Copy each of the following items word for word, leaving out the pictures.

Start

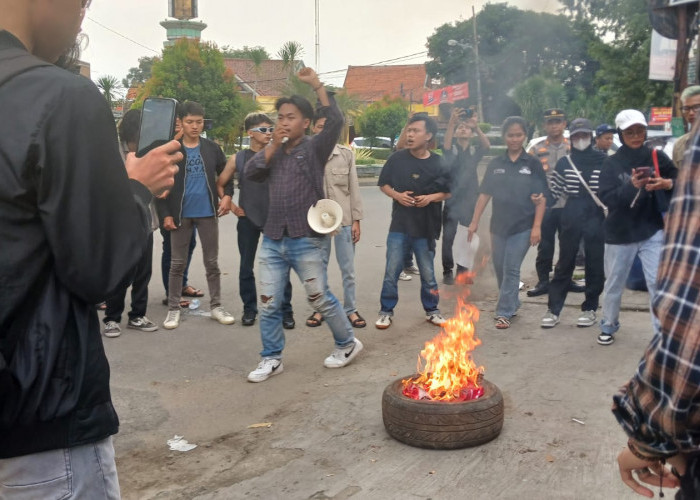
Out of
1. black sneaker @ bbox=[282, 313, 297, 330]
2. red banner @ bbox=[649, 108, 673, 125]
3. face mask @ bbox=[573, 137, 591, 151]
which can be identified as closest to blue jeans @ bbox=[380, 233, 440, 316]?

End

Exercise result
Out of
1. black sneaker @ bbox=[282, 313, 297, 330]
2. red banner @ bbox=[649, 108, 673, 125]
3. face mask @ bbox=[573, 137, 591, 151]
which can be identified as closest to blue jeans @ bbox=[380, 233, 440, 316]?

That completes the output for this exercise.